La fréquentation joue aussi. Crème solaire, transpiration et cosmétiques modifient le pH et consomment du désinfectant. Après un après-midi avec plusieurs baigneurs, un contrôle s’impose.
La température de l’eau a un effet direct. Plus elle monte, plus le pH tend à augmenter. Les périodes de canicule demandent donc une vigilance renforcée sur la régulation du pH.

Mesurer et corriger le pH : méthodes fiables pour l’entretien courant
Le test le plus courant reste la bandelette colorimétrique. Elle donne une indication rapide mais sa précision est limitée, surtout si les bandelettes ont été exposées à l’humidité ou à la chaleur.
Un testeur électronique offre une lecture plus précise, à condition de le calibrer régulièrement avec une solution étalon. Pour un usage domestique, une mesure deux à trois fois par semaine suffit en pleine saison.

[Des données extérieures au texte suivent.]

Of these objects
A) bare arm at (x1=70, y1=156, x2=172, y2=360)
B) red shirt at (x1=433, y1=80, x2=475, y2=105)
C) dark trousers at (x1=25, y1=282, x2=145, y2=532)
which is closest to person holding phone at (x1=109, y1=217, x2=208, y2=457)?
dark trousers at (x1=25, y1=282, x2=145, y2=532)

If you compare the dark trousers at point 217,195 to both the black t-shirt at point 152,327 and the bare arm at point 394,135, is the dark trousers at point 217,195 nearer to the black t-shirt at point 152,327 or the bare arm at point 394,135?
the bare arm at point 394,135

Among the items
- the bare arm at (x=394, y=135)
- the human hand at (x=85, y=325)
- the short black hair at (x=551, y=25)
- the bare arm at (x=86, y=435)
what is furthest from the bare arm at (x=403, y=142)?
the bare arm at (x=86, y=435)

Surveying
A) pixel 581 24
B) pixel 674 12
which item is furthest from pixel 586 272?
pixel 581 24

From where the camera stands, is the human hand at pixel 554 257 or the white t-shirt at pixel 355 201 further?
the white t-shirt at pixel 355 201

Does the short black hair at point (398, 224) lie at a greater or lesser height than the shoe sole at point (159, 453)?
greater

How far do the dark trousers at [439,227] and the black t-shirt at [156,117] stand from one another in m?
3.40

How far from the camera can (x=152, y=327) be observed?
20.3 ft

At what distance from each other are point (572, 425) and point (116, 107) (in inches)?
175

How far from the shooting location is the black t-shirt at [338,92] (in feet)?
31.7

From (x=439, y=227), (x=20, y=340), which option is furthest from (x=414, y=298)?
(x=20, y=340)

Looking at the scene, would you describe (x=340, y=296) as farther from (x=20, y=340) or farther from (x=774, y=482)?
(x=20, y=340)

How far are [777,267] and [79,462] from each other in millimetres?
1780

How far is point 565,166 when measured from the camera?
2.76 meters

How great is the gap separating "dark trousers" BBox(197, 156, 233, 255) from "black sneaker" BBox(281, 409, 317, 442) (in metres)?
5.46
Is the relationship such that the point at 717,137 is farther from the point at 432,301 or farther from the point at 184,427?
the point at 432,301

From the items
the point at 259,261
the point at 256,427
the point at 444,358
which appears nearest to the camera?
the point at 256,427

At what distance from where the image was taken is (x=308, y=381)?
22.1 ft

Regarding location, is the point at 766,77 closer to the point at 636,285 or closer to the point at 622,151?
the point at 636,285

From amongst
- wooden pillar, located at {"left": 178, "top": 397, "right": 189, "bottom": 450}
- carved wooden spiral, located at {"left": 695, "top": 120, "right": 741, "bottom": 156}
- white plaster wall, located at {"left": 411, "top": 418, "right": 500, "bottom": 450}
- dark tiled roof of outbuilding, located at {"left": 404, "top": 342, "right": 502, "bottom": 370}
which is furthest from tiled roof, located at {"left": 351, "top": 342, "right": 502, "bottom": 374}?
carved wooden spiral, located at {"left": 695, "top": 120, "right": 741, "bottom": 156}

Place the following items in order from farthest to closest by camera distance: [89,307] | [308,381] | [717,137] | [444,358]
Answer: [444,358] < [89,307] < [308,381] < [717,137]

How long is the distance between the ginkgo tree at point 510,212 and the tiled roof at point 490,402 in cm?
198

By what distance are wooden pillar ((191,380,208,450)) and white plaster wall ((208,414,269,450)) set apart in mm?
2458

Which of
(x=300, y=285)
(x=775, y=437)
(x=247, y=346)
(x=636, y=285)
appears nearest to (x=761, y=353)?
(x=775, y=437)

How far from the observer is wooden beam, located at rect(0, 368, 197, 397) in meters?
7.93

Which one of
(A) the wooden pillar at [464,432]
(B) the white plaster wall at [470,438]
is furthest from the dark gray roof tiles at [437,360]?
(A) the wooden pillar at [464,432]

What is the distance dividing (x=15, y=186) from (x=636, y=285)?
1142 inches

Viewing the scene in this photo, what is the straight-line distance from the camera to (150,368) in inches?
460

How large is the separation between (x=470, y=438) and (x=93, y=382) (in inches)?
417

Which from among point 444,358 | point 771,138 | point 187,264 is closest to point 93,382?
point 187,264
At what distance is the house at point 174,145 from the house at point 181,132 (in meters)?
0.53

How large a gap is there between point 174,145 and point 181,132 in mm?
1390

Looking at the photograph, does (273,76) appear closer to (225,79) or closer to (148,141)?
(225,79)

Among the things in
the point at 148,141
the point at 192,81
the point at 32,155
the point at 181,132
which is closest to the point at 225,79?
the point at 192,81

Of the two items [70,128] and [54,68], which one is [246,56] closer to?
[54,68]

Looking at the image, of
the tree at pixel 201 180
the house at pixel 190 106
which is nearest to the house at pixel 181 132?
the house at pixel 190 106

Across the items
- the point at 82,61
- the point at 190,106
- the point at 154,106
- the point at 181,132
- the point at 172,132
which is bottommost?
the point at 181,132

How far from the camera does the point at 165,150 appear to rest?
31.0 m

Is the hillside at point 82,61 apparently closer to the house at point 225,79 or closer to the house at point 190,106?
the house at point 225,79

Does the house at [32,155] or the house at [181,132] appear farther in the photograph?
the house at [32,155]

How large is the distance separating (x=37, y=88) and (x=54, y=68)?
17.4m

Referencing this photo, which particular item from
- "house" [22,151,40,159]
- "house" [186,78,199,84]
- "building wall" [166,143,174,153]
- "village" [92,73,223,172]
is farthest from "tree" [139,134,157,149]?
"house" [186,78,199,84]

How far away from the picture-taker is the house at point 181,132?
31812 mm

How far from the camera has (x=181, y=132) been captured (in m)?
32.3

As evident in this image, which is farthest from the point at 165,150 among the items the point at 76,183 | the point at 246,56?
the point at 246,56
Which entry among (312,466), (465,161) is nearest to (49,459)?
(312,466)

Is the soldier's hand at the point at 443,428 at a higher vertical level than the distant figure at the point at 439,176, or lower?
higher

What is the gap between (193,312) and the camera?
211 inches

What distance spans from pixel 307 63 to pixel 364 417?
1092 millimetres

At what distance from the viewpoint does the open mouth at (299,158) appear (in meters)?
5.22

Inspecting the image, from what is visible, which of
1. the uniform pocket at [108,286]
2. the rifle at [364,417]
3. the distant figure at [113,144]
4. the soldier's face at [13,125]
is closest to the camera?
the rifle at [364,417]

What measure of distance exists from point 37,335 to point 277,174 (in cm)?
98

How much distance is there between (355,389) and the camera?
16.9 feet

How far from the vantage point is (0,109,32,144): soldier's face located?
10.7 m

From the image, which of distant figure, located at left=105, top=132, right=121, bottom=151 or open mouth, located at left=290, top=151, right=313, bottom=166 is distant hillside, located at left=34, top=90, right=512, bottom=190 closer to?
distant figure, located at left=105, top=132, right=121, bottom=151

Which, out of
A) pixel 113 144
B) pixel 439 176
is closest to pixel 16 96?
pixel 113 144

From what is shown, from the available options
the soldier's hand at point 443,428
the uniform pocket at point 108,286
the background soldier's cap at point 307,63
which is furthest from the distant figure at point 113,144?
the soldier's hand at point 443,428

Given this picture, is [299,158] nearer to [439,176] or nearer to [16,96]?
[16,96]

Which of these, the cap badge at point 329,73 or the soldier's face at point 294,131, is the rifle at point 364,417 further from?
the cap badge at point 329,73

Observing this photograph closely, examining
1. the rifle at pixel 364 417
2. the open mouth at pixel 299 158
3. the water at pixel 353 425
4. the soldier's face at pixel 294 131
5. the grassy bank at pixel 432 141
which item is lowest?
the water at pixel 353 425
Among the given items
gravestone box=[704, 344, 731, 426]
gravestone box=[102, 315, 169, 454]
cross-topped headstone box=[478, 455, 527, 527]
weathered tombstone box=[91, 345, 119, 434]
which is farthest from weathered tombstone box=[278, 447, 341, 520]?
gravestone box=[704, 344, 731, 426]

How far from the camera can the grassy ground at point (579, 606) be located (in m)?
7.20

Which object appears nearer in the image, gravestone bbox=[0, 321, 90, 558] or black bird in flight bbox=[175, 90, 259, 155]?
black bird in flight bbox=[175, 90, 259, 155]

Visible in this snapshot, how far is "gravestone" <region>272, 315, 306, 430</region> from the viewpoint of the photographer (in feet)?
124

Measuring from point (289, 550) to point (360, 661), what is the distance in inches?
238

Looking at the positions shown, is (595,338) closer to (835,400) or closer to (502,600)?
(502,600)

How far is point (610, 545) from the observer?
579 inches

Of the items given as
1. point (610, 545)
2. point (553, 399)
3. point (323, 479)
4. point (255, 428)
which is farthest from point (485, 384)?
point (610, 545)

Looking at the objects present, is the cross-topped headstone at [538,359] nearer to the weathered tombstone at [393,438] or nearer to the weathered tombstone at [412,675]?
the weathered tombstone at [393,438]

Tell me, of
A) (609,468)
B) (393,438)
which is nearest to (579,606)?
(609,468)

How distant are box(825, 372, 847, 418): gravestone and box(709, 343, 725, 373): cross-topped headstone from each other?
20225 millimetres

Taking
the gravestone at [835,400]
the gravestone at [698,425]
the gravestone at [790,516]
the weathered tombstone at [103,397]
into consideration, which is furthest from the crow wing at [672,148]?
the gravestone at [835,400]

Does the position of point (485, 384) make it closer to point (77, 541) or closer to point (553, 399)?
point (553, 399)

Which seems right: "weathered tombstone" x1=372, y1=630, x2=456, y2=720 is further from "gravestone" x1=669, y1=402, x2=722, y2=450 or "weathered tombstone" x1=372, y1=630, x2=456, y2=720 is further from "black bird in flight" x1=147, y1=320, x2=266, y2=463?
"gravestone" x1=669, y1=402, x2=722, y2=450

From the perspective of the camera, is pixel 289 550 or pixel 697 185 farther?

Pour corriger un déséquilibre :
- Un pH trop haut se corrige avec un produit pH moins (acide), liquide ou en poudre, dilué dans un seau d’eau avant d’être versé devant les buses de refoulement
- Un pH trop bas se corrige avec un produit pH plus (base), selon le même protocole de dilution
- Le TAC (titre alcalimétrique complet) doit être vérifié avant toute correction : un TAC trop faible rend le pH instable, et les ajustements ne tiennent pas dans la durée
Les régulateurs automatiques de pH représentent une solution plus fiable pour les propriétaires qui ne souhaitent pas mesurer manuellement. Une sonde immergée analyse le pH en continu et injecte la dose de correcteur nécessaire. Le coût d’installation est plus élevé, mais la stabilité obtenue réduit la consommation globale de produits de traitement.
TAC et pH : le lien que la plupart des guides oublient
Le TAC mesure la capacité de l’eau à résister aux variations de pH. C’est ce qu’on appelle le pouvoir tampon. Avec un TAC trop bas, le pH oscille sans cesse : vous le corrigez le matin, il a déjà bougé le soir.
Un TAC situé entre 80 et 120 mg/l assure généralement une bonne stabilité. Si votre eau provient d’une source peu minéralisée, le TAC sera naturellement bas. Dans ce cas, il faut le remonter avec un produit spécifique (bicarbonate de soude) avant de chercher à ajuster le pH.
Corriger le pH sans vérifier le TAC revient à repeindre un mur humide. L’effet est temporaire, le problème revient, et les dépenses en produits d’entretien s’accumulent sans résultat durable.